A quick summary of today:- started using mlflow to track experiments for my research in the lab
Firstly, about experiment tracking with mlflow
I got a feeling that I will run lots of models from now on with different parameters, and hey, I have been learning and using this cool library called mlflow in my studies - this would be a great opportunity to use it in a real scenario.
So I set it up and just started running models. The training is a bit slow because my GPU is not that strong, but I found ways to get free GPU hours. I also want to find a way to host a simple sqlite db to use for the experiment trackings/artifact store.
My initial thoughts on sharing code that I will use for my research - I will definitely do it. I do not like that many papers do not share it for one reason or another, but for now I will keep it closer to my chest while I am still replicating base models.

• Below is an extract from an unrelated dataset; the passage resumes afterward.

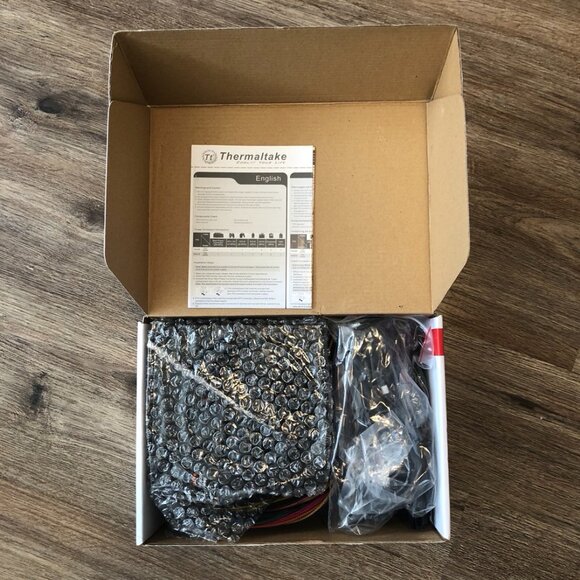 Thermaltake TR2 500W ATX 12V 2.2 Power Supply Open Box - Picture 6 of 13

Secondly, about finishing module 4 and its homework
I think the main new thing I got was about batch vs streaming model deployment. The former involves processing data in large, pre-defined chunks at specific intervals. The model is applied to a batch of data all at once, and the results are produced collectively after processing the entire batch. The latter, involves processing data in real-time as it arrives. The model is applied to each data point (or small batch) as soon as it is available, and the results are produced immediately. There was a nice 1 hour video on streaming deployment using AWS, but I just watched that one for now after yesterday's fiasco with the incurred bill.
The homework was about converting a jupyter notebook to a script and making it executable by taking argparser params: something like python starter.py --year 2024 --month 3 which runs the taxi duration prediction model on March 2024 NYC taxi data.
Then setting up an environment with pipenv, and creating a docker image and Dockerfile
Which then allowed me to run the script through docker-run.Tomorrow, I am going up to Seoul for a 'pseudocon'. The poster is in Korean but the even tldr is ... AI. Tomorrow I will share about the sessions/tutorials.
That is all for today!
See you tomorrow :)